GIVEN PROBLEM. Reproduce the material word for word, everything from the line containing "SDO full-disk sequence" down to the line containing "emerging-flux region at (375, 311)", leaving out the pictures.

PROVIDED DATA.

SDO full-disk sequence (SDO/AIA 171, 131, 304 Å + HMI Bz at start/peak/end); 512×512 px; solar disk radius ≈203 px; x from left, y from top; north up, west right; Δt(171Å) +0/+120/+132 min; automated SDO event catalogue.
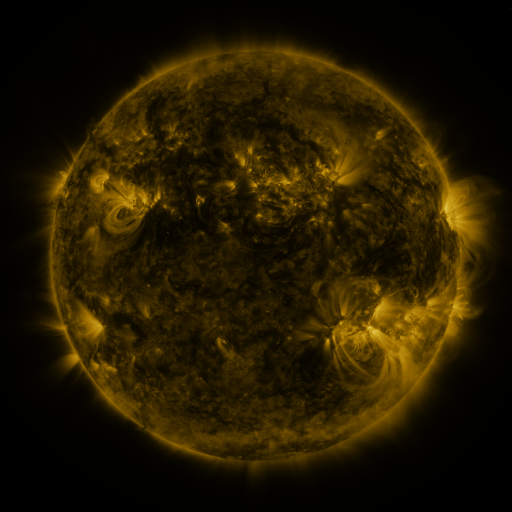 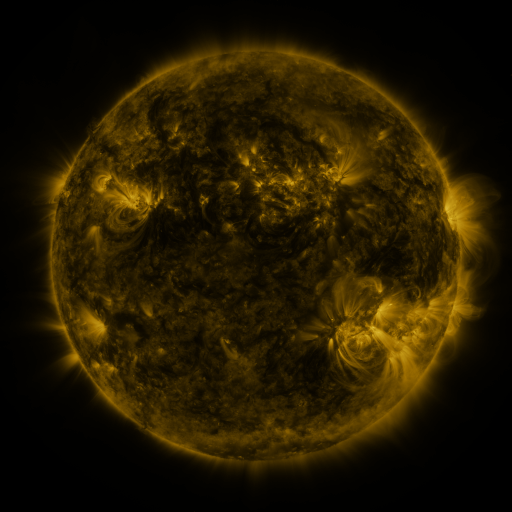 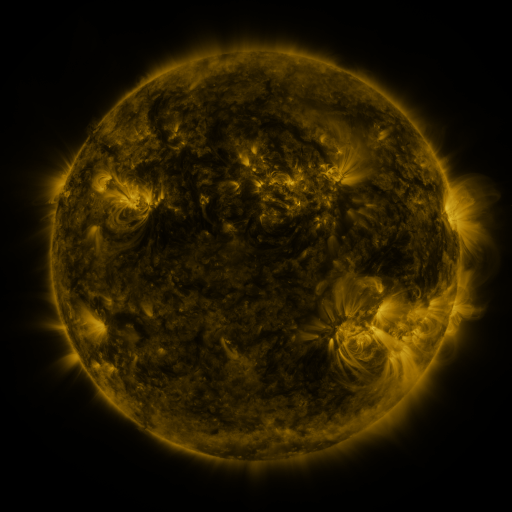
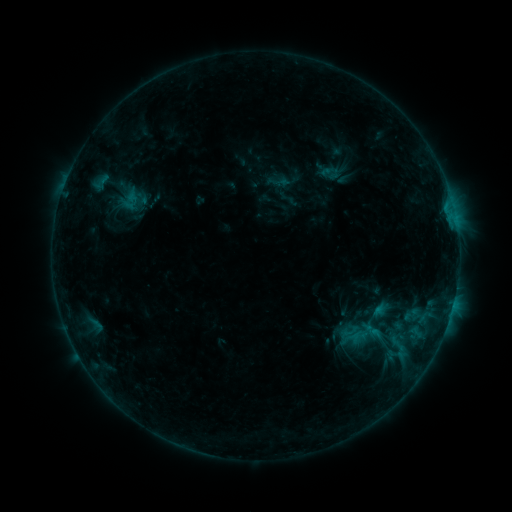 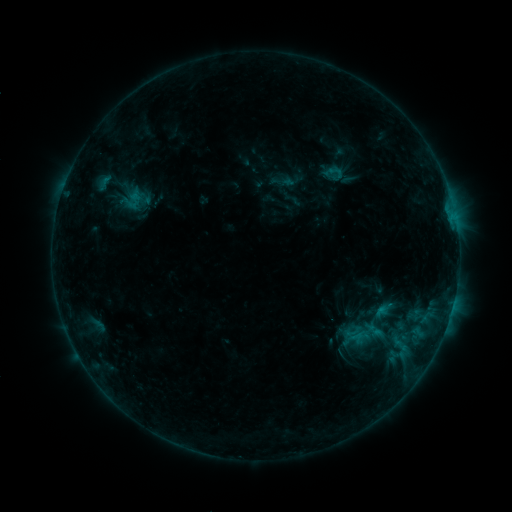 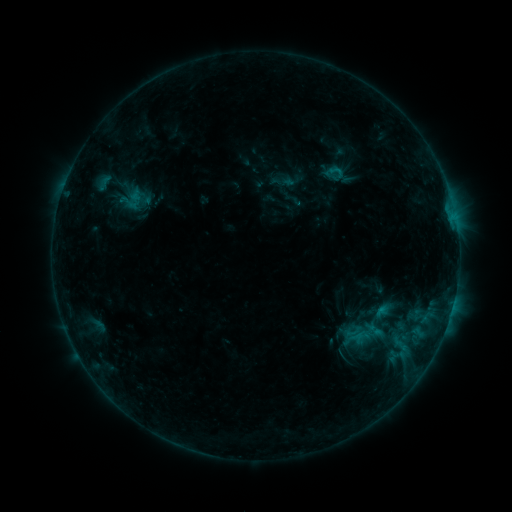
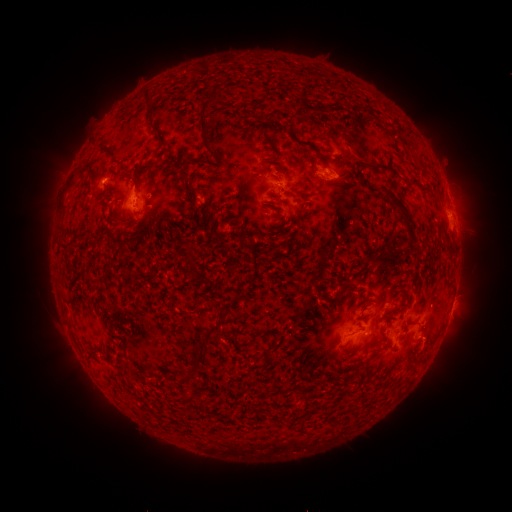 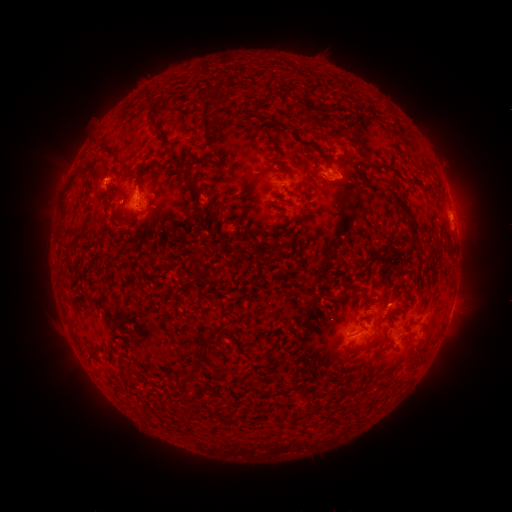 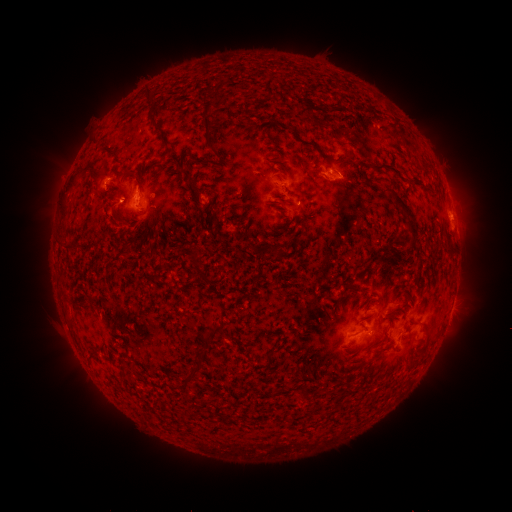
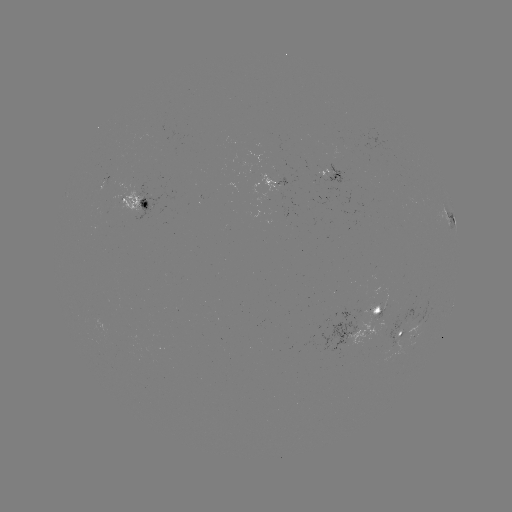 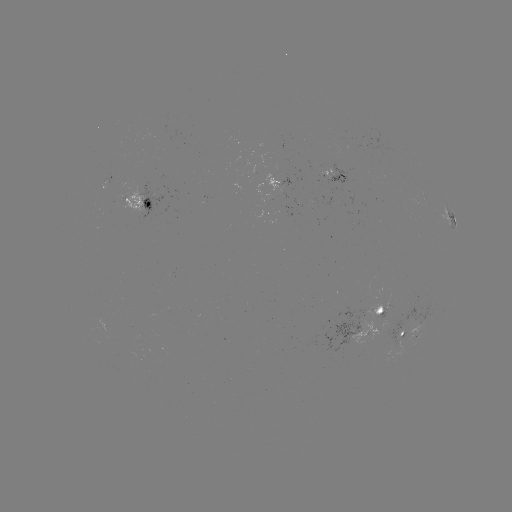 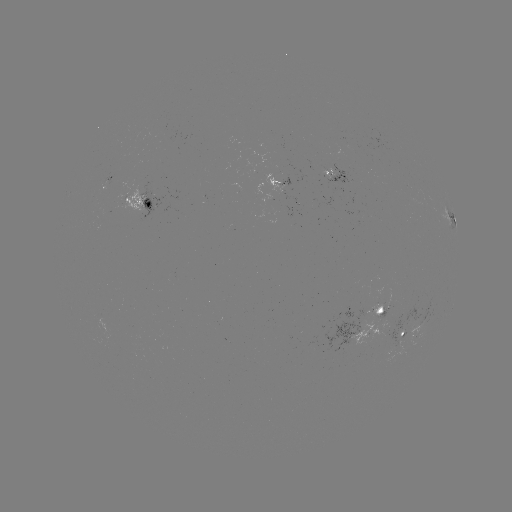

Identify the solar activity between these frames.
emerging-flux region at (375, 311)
...
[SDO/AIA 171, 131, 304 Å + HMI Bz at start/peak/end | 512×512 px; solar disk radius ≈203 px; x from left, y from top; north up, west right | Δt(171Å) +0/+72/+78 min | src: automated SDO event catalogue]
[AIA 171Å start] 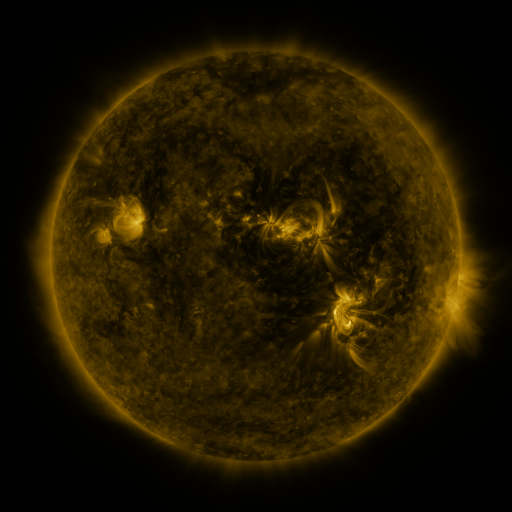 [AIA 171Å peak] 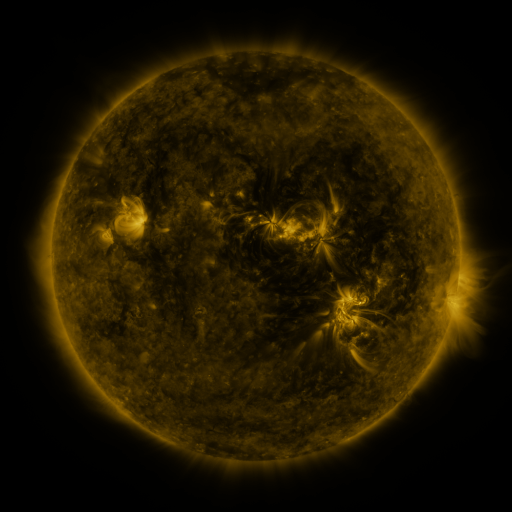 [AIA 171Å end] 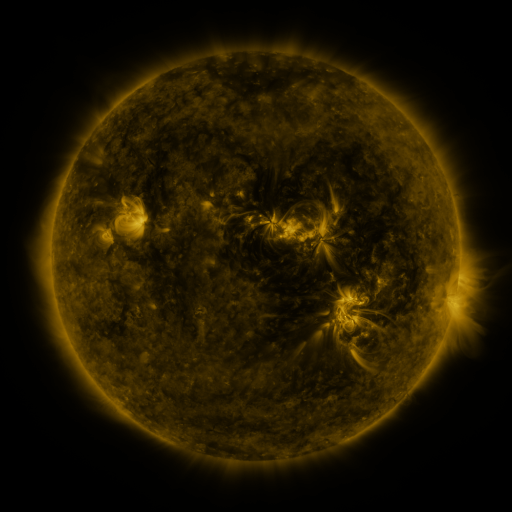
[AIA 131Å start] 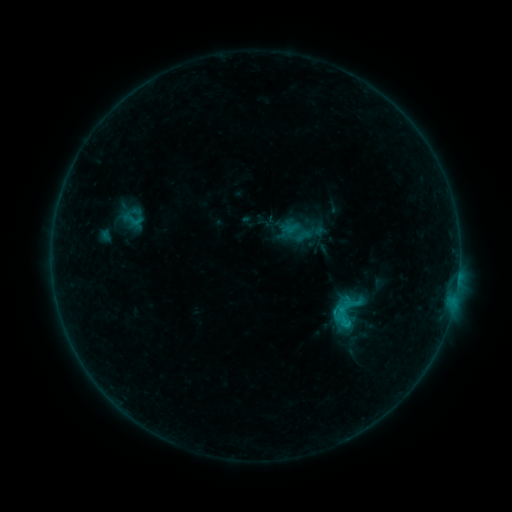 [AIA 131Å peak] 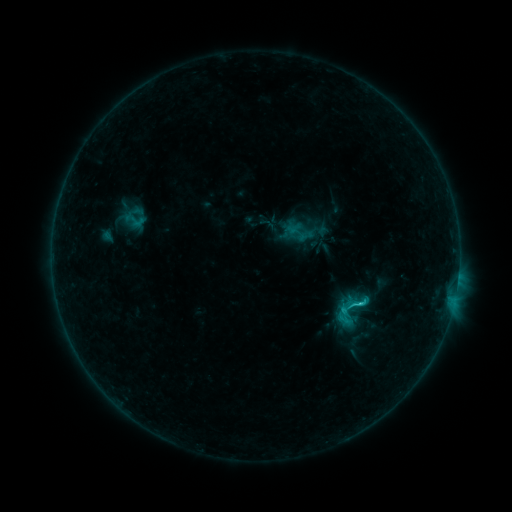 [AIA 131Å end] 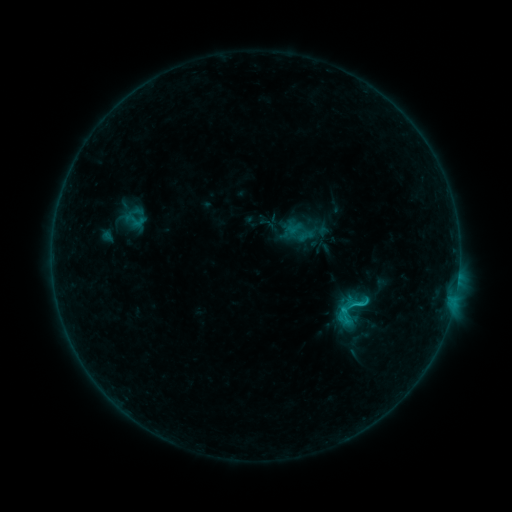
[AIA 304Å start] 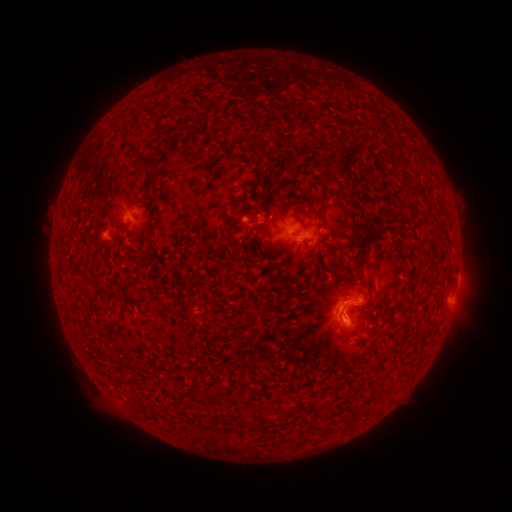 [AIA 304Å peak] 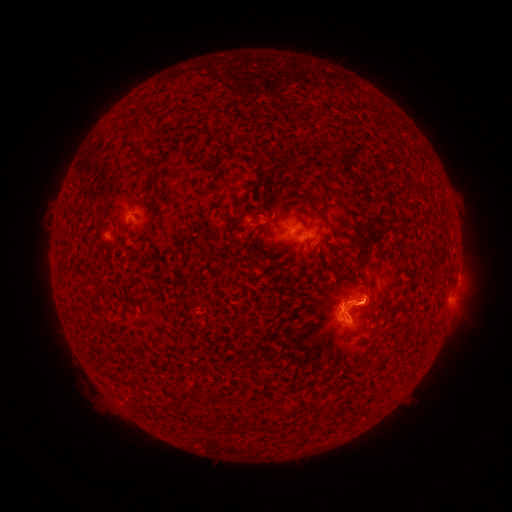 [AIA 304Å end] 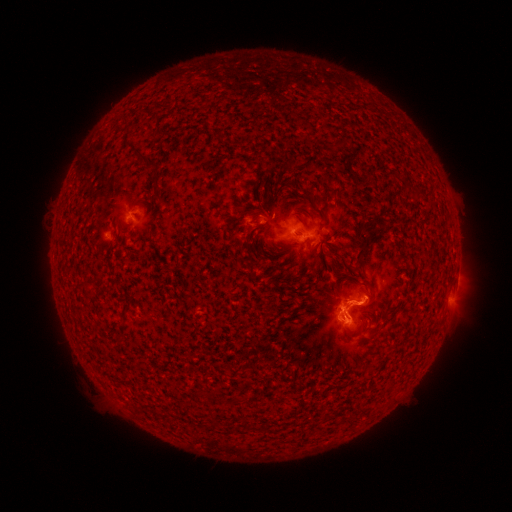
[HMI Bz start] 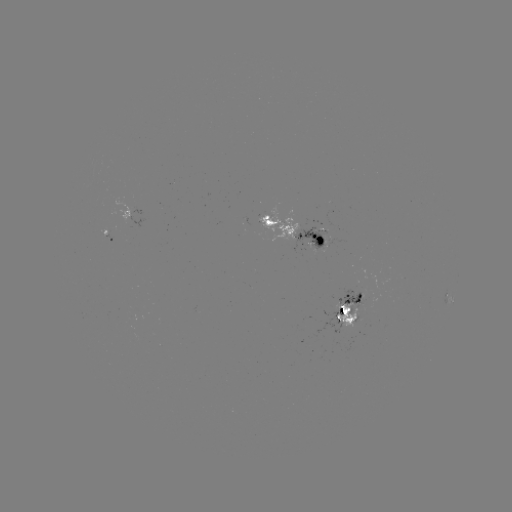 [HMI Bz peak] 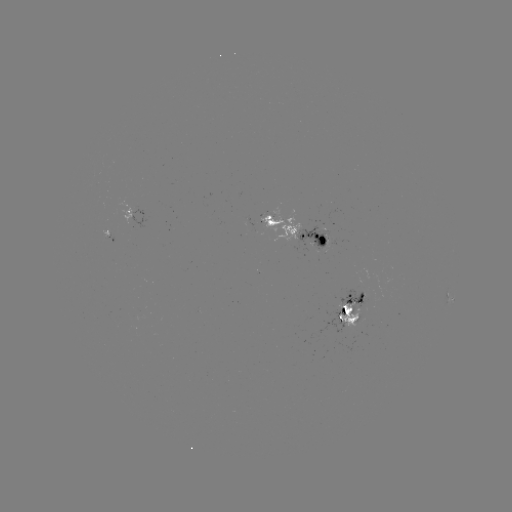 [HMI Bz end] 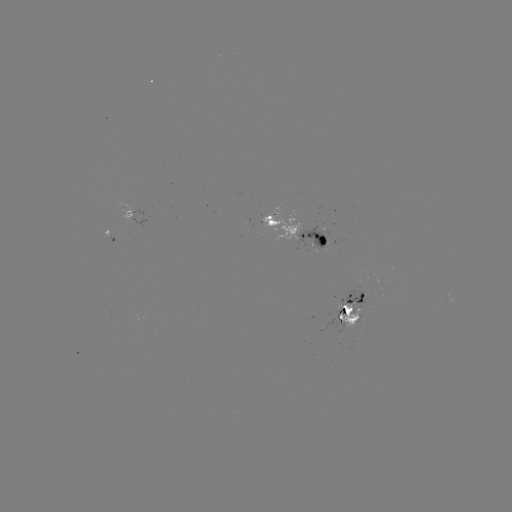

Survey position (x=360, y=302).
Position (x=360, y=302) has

SOLUTION.
SDO full-disk sequence (SDO/AIA 171, 131, 304 Å + HMI Bz at start/peak/end); 512×512 px; solar disk radius ≈203 px; x from left, y from top; north up, west right; Δt(171Å) +0/+120/+132 min; automated SDO event catalogue.

Identify the solar activity between these frames.
emerging-flux region at (375, 311)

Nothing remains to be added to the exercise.